Constr. Excavation autre que les caves pratiquée dans le sol pour servir à différents usages dans une construction.

Fosses d'aisances. Excavation voûtée destinée à recevoir les liquides et matières qui proviennent des cabinets d'aisances.

Législ. D'après l'article 674 du Code civil, « celui qui fait creuser une fosse d'aisances près d'un mur mitoyen ou non est obligé à laisser la distance prescrite par les règlements et usages particuliers sur cet objet ou à faire les ouvrages prescrits par ces mêmes règlements et usages pour éviter de nuire au voisin ». S'il n'existe ni règlements ni usages, les tribunaux déterminent quelle doctrine doit être observée et quelles précautions doivent être prises, sur la demande du voisin. Alors même que celui qui établit une fosse d'aisances se serait conformé aux prescriptions des règlements et usages ou à la décision du tribunal, si le voisin éprouve un dommage, celui-ci a le droit d'exiger que des précautions plus efficaces soient prises en vue de faire cesser le préjudice.

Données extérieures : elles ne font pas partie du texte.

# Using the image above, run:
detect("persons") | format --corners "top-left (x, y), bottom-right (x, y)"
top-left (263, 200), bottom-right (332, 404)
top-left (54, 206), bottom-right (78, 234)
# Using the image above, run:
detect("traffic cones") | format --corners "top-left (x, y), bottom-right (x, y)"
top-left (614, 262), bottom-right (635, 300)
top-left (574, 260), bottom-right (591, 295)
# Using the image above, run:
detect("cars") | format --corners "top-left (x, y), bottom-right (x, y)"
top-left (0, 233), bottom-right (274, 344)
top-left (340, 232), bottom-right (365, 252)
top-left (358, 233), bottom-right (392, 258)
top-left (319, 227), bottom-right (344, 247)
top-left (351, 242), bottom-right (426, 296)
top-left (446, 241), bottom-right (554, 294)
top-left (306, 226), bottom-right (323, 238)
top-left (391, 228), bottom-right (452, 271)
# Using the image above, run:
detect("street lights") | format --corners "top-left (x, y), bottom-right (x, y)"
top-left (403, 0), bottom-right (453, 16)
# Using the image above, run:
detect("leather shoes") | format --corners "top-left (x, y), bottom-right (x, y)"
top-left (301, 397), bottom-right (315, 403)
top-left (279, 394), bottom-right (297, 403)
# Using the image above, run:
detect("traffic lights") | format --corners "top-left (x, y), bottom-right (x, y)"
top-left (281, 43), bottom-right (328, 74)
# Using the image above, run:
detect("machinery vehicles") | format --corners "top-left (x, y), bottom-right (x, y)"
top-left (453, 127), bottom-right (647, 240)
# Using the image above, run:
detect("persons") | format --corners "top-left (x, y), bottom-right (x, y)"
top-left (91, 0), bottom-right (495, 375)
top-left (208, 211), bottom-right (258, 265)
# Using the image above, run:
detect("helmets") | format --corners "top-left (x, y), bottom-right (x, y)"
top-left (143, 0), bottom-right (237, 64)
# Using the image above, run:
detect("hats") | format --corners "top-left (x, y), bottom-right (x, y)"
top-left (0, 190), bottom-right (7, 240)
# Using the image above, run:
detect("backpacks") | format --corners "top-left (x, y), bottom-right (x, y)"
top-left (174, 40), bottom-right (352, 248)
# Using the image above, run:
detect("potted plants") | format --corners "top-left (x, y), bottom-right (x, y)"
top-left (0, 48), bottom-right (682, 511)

En dehors de cette servitude créée dans l'intérêt des propriétés voisines par l'article 674 du Code civil, il appartient à l'autorité municipale de prendre, dans l'intérêt de la salubrité publique, toutes les mesures qu'elle juge nécessaires, soit pour la construction des fosses d'aisances, soit pour la transformation de celles qui sont établies dans des conditions défectueuses, soit pour leur suppression. L'autorité supérieure a aussi le droit d'intervenir quand son intervention est commandée par la gravité et l'importance des intérêts à sauvegarder. Dans la plupart des grandes ville, il existe une réglementation, relative aux fosses d'aisances ; à Paris, une ordonnance royale du 24 septembre 1819, complétée par des ordonnances du préfet de police (5 juin 1834, 23 octobre 1830, etc.), a déterminé les mesures et les précautions à observer pour l'établissement, la construction, la reconstruction et la suppression des fosses d'aisances. D'après l'article 1er de l'ordonnance préfectorale du 23 octobre 1830, aucune fosse d'aisances ne peut être construite, réparée, reconstruite ou supprimée sans que le propriétaire ou l'entrepreneur en ait fait déclaration préalable à la préfecture. Voici les principales dispositions de l'ordonnance royale de 1819 : Les murs, la voûte et le fond des fosses doivent être construits en pierres meulières ; les voûtes ne peuvent avoir moins de 30 à 35 centimètres d'épaisseur, et les massifs et les murs moins de 45 à 50 ; le fond des fosses doit être en forme de cuvette concave ; il ne peut y avoir d'angles intérieurs ; le tuyau de chute doit être vertical et avoir au moins 25 centimètres de diamètre intérieur s'il est en terre cuite, et 20 centimètres s'il est en fonte ; parallèlement au tuyau de chute sera établi un tuyau d'évent d'au moins 23 centimètres de diamètre, qui sera conduit jusqu'à la hauteur des souches des cheminées de la maison ou des maisons contiguës si elles sont plus élevées.

La loi du 10 juillet 1894 imposant aux propriétaires d'immeubles situés sur une rue pourvue d'un égout public, l'obligation d'écouler souterrainement et directement à cet égout les matières solides et liquides des cabinets d'aisances de ces immeubles enlèvera dans un délai d'une quinzaine d'années tout intérêt à cette réglementation. Il importait cependant de la rappeler.